Годы просверлили в Петькином мире чёрный ход, но через него пришли только сидевшие на шестах куры, да крикливый петух, которого зарезали за то, что пел раньше срока. Стуча крыльями, он бегал без головы, а его кровь потом долго мерещилась в блёстках на бульоне. Раз Петьку водили к знахарке, она катала яйцо, заговаривая грыжу, и гадала по руке: «Не доверяй мужчине с женскими бёдрами и женщине с глазами, как ночь». Вернувшись, Петька никак не мог уснуть, ворочался с бока на бок, всматриваясь в ночь с глазами женщины, и видел в её тёмных размывах женские бёдра.
А потом он подрос, став выше табурета, на котором сидел, и шире улыбки, за которой прятал слёзы. Однажды ему надели картуз, всучили вместо портфеля плетёную корзину и утопили в перешедший по наследству сюртук. Из школы Петька вынес, что «обедать» – это существительное, несовместимое с глаголом, а «время» – местоимение, потому что у каждого оно своё. На уроках математики он постиг также, что мир проще таблицы умножения и что «деньги» – это числительное, он считал их в чужих карманах, а галок на плетне – по пальцам.
Восемь дней в неделю Петька ёрзал на стуле, ловил ворон, и его драли, как сидорову козу.
У его учителя лицо было таким узким, что с него постоянно сваливались очки и, казалось, он может хлопать себя ушами по щекам. Он носил низкую чёлку, за которой прятался, как за дверью, и не ходил в лес, опасаясь наступить на ежа. Опускаясь на стул, он прежде шарил по нему руками, отыскивая кнопки и проверяя спинку. Когда Петька подложил ему очки, которые выкрал с носа, учитель побледнел, решив, что хрустнул позвоночник, а потом расстегнул верхнюю пуговицу, чтобы выпустить пар.
– Кто эта паршивая овца! – наткнувшись на молчание, как на штыки, заревел он. – Кто эта ложка дёгтя?!
Петьку будто окунули в погреб, со дна которого небо казалось с овчинку. В дверь уже просунулась лошадиная морда воспитателя, от которого за версту несло чесноком и розгами. На войне он потерял ногу, и в спину его дразнили «Культёй». Он жил бобылём, потихоньку спивался и, вымещая обиду на паркете, стучал в коридоре протезом.
– Кто напакостил? – в последний раз спросил учитель. – Повинную голову и меч не сечёт.
Он вёл грамматику и Закон Божий и любил поговорки не меньше чужого раскаяния. Но все молчали. Даже инвалид усмехнулся, ведь на признание ловят, как на блесну. И вдруг на её пустой свет клюнул Иегудиил, с которым Петька сидел за партой. Они были одногодки, но Иегудиил успел вытянуться, как осока, и погрустнеть, как река. Он был, как плакучая ива, про таких говорят: однажды не смог понять, что проснулся, и с тех пор живёт во сне.

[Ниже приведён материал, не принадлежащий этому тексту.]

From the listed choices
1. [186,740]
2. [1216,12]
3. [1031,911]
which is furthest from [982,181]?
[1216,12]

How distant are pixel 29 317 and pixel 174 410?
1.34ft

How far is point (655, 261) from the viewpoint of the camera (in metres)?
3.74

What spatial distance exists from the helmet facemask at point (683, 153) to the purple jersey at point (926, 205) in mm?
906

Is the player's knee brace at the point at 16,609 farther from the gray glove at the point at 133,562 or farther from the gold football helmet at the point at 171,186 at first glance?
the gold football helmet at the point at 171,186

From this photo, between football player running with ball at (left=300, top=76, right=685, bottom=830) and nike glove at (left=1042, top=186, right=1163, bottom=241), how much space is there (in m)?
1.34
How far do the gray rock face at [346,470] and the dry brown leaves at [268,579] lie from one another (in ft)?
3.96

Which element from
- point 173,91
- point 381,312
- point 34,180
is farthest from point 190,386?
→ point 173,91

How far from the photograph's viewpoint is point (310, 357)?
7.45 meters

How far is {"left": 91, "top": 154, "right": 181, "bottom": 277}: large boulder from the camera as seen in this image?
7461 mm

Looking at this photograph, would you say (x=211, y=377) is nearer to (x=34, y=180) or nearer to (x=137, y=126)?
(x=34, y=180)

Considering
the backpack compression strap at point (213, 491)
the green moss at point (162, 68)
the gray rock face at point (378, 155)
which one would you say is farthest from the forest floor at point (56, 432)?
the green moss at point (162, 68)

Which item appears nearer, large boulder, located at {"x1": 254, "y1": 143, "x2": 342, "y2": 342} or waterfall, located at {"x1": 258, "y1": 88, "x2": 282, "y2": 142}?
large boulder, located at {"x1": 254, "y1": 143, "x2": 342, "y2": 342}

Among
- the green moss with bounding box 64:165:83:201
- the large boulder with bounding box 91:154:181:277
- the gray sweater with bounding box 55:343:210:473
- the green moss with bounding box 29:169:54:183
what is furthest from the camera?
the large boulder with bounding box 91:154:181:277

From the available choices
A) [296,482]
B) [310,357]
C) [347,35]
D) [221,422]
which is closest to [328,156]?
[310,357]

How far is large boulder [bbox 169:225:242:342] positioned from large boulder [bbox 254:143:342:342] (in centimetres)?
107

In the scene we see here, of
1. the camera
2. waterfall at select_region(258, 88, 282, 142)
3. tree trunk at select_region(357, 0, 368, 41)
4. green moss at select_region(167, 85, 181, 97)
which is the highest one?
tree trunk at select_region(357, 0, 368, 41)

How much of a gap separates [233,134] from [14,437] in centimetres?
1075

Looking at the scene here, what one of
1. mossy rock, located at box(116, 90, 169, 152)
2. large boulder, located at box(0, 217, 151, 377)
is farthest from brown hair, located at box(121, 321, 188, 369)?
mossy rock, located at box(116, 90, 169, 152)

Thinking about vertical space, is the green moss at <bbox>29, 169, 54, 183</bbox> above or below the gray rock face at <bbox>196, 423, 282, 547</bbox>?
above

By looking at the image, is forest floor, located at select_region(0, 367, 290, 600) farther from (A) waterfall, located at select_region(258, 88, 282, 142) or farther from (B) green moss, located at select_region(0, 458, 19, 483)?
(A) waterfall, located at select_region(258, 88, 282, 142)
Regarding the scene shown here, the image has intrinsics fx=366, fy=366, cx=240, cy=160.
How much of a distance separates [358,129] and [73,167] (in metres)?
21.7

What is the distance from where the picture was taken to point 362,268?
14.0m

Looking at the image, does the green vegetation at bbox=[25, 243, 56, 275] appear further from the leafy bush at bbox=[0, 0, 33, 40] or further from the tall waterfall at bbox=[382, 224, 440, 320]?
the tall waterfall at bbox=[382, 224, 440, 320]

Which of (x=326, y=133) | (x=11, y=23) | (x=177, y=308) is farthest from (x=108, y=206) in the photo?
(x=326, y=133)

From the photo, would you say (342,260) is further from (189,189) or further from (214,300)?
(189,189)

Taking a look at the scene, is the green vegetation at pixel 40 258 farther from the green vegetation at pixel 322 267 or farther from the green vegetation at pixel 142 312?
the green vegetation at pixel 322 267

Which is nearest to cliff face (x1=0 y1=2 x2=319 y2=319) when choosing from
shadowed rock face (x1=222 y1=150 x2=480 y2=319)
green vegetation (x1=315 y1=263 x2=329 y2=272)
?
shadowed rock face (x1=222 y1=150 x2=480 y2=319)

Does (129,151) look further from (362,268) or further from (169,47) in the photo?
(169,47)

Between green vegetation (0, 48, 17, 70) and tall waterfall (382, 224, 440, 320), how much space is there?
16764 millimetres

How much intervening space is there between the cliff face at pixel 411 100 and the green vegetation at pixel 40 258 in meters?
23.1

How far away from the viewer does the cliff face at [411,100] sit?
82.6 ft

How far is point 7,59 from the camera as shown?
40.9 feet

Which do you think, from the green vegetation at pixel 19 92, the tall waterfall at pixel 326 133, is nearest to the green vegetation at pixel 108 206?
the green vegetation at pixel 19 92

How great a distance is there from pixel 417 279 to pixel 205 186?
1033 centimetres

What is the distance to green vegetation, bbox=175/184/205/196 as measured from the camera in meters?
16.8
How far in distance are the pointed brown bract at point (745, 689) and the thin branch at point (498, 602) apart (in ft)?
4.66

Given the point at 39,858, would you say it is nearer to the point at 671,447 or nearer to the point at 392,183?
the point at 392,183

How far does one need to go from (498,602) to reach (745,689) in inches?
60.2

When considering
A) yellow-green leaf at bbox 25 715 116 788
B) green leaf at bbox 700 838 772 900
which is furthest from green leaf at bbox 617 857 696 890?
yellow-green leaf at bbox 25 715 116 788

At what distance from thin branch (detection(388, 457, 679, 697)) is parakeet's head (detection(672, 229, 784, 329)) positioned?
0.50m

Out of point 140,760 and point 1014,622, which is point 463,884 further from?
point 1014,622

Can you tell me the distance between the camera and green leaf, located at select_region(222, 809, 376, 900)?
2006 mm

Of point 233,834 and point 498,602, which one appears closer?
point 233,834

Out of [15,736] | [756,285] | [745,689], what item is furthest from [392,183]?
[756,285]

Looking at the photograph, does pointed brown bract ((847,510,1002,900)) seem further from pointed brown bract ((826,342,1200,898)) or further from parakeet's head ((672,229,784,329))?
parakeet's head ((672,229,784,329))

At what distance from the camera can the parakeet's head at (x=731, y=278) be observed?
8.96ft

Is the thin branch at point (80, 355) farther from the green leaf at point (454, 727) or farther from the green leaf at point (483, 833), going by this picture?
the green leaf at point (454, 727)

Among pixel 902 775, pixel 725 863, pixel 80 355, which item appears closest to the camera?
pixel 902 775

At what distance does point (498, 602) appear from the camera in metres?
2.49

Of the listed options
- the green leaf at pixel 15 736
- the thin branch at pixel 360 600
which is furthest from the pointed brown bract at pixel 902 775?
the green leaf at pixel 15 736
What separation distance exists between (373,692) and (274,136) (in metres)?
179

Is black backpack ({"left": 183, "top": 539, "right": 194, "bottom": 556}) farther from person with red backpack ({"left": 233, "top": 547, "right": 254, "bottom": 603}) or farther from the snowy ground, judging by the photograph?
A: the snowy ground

– Дурак! – дёрнул его за штаны Петька. Учитель завернул лицо в ладонь, как в носовой платок, сквозь который змеилась улыбка.
– А ты, почему не донёс? – близоруко щурясь, скомкал он Петькино ухо. – Я из вас сделаю граждан!
Их заперли в сарай длиной не больше семи локтей, в котором мир представлялся таинственным, как темнота, которую носят в кармане. Они вышли оттуда, спотыкаясь о собственную тень, и долго стояли под яблоней, подбирая падалицу и поддавая огрызки босыми ногами.
И стали свободными, как стрелка в сломавшихся часах.
Поначалу Петька ещё выдёргивал перо из шипевшего гуся, садился в поле и под стрёкот кузнечиков представлял, как его будут пороть. Но когда это случилось, всё пошло своим чередом: мыши по-прежнему проедали дырки в карманах, а жизнь текла ветерком по ржи.